As for the cast, well… the performance JLA gives here is straight-up Oscar-worthy, and everyone on the commentary agrees that she is an incredibly smart, sparky and generous actress… but this remains her most high-profile leading role to date (in a part that was written specifically for her by Smith after they worked together on Mallrats), and I can’t help thinking that her career may have been impeded by her voice. Personally, I love the way JLA sounds… I have a real soft-spot for “baby-voiced” actresses like Jennifer Tilly and Christine Cavanaugh, and could happily listen to them talk all day and night… but I do remember one Amy screening I was at where some frustrated a-hole behind me yelled for her character to “Shut!
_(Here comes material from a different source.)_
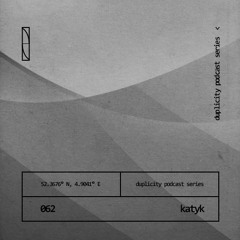 Duplicity 062 | KATYK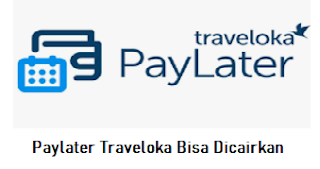 Paylater Traveloka Bisa Dicairkan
Up!”, during a scene where she’s wailing away at Holden. JLA admitted in an interview at the time that hers is “not a normal voice. It doesn’t fit into people’s preconceptions about what a woman’s voice should sound like… I’m sure it’s helped me get some roles, [b]ut Chasing Amy, I almost didn’t get. There was concern the voice would grate on some people… which some critics said it did.” And obviously those critics are entitled to their (stupid, wrong) opinions… so long as they don’t shout them out while I’m trying to watch the film, dammit! Vocal pitch aside, Alyssa remains one of my all-time “geek-girl” crushes… a smart, funny, sexy girl, who writes her own songs and draws her own comic books! That’s the jackpot, baby!
Alyssa aside, Amy is a bit of a sausage-fest, but I have to give a shout-out to Guinevere Turner, who plays the ex-band-mate who calls our heroine up on to the stage, for her big musical number. After all these years, I’ve only just discovered that Turner was also the screenwriter responsible for such films as American Psycho, The Notorious Bettie Page and BloodRayne (although, as noted in my post on that movie, she can’t be held accountable for the quality of the final product there). Not only did Smith name a character in Mallrats after her, he also stated that the whole plot of Amy was inspired by a brief scene from an earlier movie of hers, Go Fish. Turner was also the first person outside the View Askew offices to read an early draft of this script, so she could offer her notes as a real-life woman/lesbian/screenwriter.
One of the many benefits of watching this film on DVD rather than VHS is that I also got to enjoy a deleted scene featuring Illeana Douglas as Alyssa’s resentful ‘Roommate’. It’s easy to see why it was cut, because the way her character rags on Holden is pretty damn on-the-nose… but she does look mighty fine while she’s doing it, so I’m glad it was preserved for posterity all the same.
Note: I also have to salute Smith himself for the way he talks about JLA on the commentary track. The two of them were dating during the making of the film, but had broken up by the time it came to release the “home video” version, so there are several self-depreciating jokes about his broken heart, but he only has the most complimentary things to say about her performance, and her commitment to the project. Bless.